Remembering that incident, with all its ridiculous details, I could not help admitting to myself that, at any rate at times, I was subject to mental delusions.

What was I to do now? Should I communicate with my friends before the rumour of my attack had reached the town? But the disgrace and shame of having to acknowledge that henceforth I was on a level with the irresponsible! The thought was unbearable.

Lie, then! Double without being able to throw the pursuers off the scent. It went against the grain. Tormented by doubts, hesitating between different plans of escape from this maze, I longed to run away in order to be spared the terrible questions which awaited me. Like a wild beast which feels the approach of death, I thought of hiding myself in the wood to die.

With that idea in my mind, I went slowly through the narrow streets. I climbed over huge rocks, saturated and rendered slippery by the autumnal rains, crossed a stubble field, reached the little house where I once had lived. The shutters were tightly closed; the wild vine which covered the walls up to the roof was stripped of its leaves, and the green lattice-work was plainly visible. As I stood again upon that sacred spot, sacred to my heart because it had seen the first blossoming of our friendship, the sense of my loss, which for a time had been forced into the background, reasserted itself. Leaning against one of the supports of the wooden balcony, I wept like a forsaken child.

I remembered having read in the Thousand and One Nights that lovers fall ill with unsatisfied longing, and that their cure depends entirely on the possession of the beloved one. Snatches of Swedish folk-songs came into my mind, about young maidens who, in despair of ever being united to the object of their affections, waste away, and bid their mothers prepare their deathbeds for them. I thought of Heine, the old sceptic, who sings of the tribe of the Asra, "who die when they love." There could have been no doubt of the genuineness of my passion, for I had gone back to childhood, obsessed by one thought, one picture, one single, overpowering sensation, prostrating me and rendering me unable to do anything but sigh.

To distract my thoughts, I let my eyes travel over the glorious landscape spread out at my feet. The thousands of islands bristling with Scotch firs, with here and there a pine tree, which seemed to swim in the enormous bay, gradually decreased in size and transformed themselves into reefs, cliffs and sandbanks, until the huge archipelago terminated at the grey-green line of the Baltic, where the breakers dashed against the steep bulwarks of the remotest cliffs.

The shadows of the drifting clouds fell in coloured strips on the surface of the water, passing from dark brown through all the shades of bottle-green and Prussian blue to the snowy white of the crested waves. Behind a fortress, situated on a steep cliff, rose a column of black smoke, ascending without a break from an invisible chimney, to be blown down again by the wind on to the foaming waves. All of a sudden the dark hull of the cargo-boat which I had just left came into view. The sight wrung my heart, for the steamer seemed like a witness of my disgrace. Like a shying horse, I bolted and fled into the wood.

Underneath the pointed arches of the Scotch firs, through the needles of which the wind whistled, my anguish increased. Here we had been walking together when the spring sunshine lay on the tender green, when the Scotch firs put forth their purple blossoms, which exhale a perfume like that of the wild strawberry; when the juniper scattered its yellow pollen into the wind; when the anemones pushed their white heads through the dead leaves under the hazel bushes. Her little feet had pressed the soft, brown moss, spread out like a rug, while with a silvery voice she had sung her Finnish songs. Guided by the clear light of remembrance, I found again the two gigantic trees, grown together in an unending embrace; the two trunks were bending to the violent gusts of the wind, and rubbed against each other with a grating noise. From here she had taken a little footpath to gather a water-lily which grew in a swamp.

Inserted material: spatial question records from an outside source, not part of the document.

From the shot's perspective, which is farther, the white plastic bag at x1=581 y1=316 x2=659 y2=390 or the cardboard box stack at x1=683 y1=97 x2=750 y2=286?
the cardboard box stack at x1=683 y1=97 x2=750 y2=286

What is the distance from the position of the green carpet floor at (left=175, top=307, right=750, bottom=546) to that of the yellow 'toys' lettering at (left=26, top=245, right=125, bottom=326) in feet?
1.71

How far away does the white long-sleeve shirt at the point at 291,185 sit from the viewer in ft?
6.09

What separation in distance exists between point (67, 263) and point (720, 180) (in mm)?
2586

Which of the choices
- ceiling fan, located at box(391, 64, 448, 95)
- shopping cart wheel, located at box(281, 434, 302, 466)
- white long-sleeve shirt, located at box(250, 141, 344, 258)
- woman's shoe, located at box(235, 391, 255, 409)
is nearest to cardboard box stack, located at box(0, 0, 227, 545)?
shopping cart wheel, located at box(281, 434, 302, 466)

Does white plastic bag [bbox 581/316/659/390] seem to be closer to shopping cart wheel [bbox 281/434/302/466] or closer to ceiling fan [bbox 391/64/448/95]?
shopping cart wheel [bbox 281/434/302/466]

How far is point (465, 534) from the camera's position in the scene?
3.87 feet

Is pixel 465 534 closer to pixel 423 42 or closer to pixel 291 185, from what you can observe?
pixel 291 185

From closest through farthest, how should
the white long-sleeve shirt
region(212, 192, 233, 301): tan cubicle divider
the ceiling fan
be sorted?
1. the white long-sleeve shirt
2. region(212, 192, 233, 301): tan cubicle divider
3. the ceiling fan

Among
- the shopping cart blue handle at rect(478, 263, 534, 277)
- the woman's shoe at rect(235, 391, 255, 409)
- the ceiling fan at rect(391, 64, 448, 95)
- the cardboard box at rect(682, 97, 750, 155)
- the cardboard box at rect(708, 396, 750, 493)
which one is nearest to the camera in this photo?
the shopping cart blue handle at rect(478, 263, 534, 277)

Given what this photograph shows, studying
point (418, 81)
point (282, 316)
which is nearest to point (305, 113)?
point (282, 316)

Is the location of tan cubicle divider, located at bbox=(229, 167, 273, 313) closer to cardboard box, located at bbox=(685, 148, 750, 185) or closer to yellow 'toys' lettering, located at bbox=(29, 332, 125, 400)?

With the zeal of a setter I tried to discover the trace of her pretty foot, the imprint of which, however light, I felt sure I could not miss. With bent shoulders and eyes glued to the ground, I searched the path without finding anything. The ground was covered with the foot-prints of the deer, and I might just as well have tried to follow the trail of a wood nymph, than discover the spot which the dainty shoe of the adored woman had trod. Nothing but mud-holes, refuse, fungi, toadstools, puff-balls, decaying and decayed, and the broken stalks of flowers. Arrived at the edge of the swamp, which was filled with black water, I found a certain fleeting comfort in the thought that it had once reflected the sweetest face in all the world. In vain I looked for the spot where the water lilies grew; it was covered up by dead leaves, blown down by the wind from the birch trees.

I retraced my footsteps and plunged into the heart of the forest; the soughing of the wind in the branches deepened with the growing size of the trees. In the very depth of despair I sobbed aloud, the tears raining down my cheeks; like a wild stag I trampled on the fungi and toadstools, tore up the young plants, dashed myself against the trees. What did I want? I didn't know myself. My pulses throbbed, an inexpressible longing to see her again came over me. She, whom I loved too deeply for desire, had taken possession of my soul. And now that everything was at an end, I longed to die, for life without her was impossible.